最初の期末面談では、私はTさんとの距離を縮めることは出来ませんでした。あちらが何を考えているのかを知りたくても答えをはぐらかされてしまい、Tさんの本音を掴めずにいました。

 

それでも、仕事の合間の雑談や、仕事終わりの気晴らしの誘いに応じでくれるようになり、少しずつTさんと話が出来るようになってきました。

 

Tさんは、例の社長への直訴事件以前から、物怖じしない態度を上司に疎まれていたと言います。結局、あの一件はTさんを使う側に、仕事を干す理由を与えたことになったのでしょう。その後、何度か異動を経て、Tさんは幹部社員登用試験を受けられる年齢になりますが、上司になった誰もが、Tさんを幹部社員に推薦しませんでした。

 

登用試験は本人の意思と上司の推薦が必要です。本人がどんなに幹部社員になりたいと思っていても、上司が時期尚早と判断すれば、受験資格は得られません。私の想像ですが、歴代の上司は、“問題社員”のTさんを登用試験に推薦すれば、自分の評価に悪影響を及ぼすことを恐れたのではないでしょうか。

 

Tさんは上司が代わる度に幹部社員への昇格希望を伝えましたが、ある時点でそれを諦めたと言います。上司の中には、Tさんの処遇を改善するように上層部に働きかけた人もいたようですが、一度貼られた問題社員のレッテルを剥がすことは出来ませんでした。減点主義の会社にあって、過去の罰点は会社にいる限り一生ついて回ってくるのです。

 

Tさんとしては、自分のことを親身に考えてくれる上司に迷惑をかけることは本意では無く、自ら昇格を希望しないことを上司に伝えました。

 

長い会社人生、こういうことがしたい、こんなキャリアパスを進みたい、と言った自分の将来像は、仕事へのモチベーションを維持するために欠かせないものですが、Tさんは、仕事は収入源と割り切ってここまで働き続けてきました。

* 課題 1 *
本文の「登用試験は本人の意思と上司の推薦が必要です。」という一文を英語に訳してください。
* 課題 2 *
本文のうち「上司」という語を含む段落をすべて挙げてください。各段落は書き出しの語句で示してください。
* 課題 3 *
本文によると、Tさんは仕事を何と割り切って働き続けてきましたか。
データはここでは使いません。

* 提供データ *
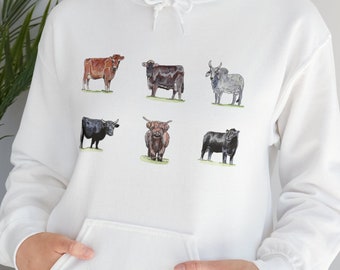 Sweat à capuche race de vache, cadeau pour amateur de vache, sweat à capuche vache, amoureux des animaux de la ferme, obsédée par la vache, cadeau pour maman de vache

* 解答 1 *
Taking the promotion exam requires both the person's own intention and a recommendation from their superior.

* 解答 2 *
・「Tさんは、例の社長への直訴事件以前から」
・「登用試験は本人の意思と上司の推薦が必要です」
・「Tさんは上司が代わる度に」
・「Tさんとしては、」

* 解答 3 *
収入源です。